A concurrent data structure is designed to ensure that any sequence of individual operations on the data structure will always leave it in a state which is consistent from its own point of view, but a "snapshot" formed by reading the data structure piece by piece may not necessarily represent any state which the data structure ever held. For example, if while one is reading out an collection of users, "Zachary" is renamed to "Adam", the renamed user might get read out as "Adam", "Zachary", both, or neither. Even if during the enumeration the collection was never in a state where the user never existed with both names, or didn't exist with either, the enumeration might make it look like it did.

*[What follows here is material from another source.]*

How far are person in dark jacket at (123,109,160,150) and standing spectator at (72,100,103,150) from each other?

A copy-on-write collection is designed to let one take a snapshot of the collection's entire state and guarantee that there was some moment in time when the collection actually had that state. The result of every action, including snapshot requests, should be consistent with each action having been performed at some discrete moment in time time between when the request was issued and when it was reported to have completed. If two requests are given before either completes, the selection of which action precedes the other is arbitrary, but there must be a globally-consistent ordering.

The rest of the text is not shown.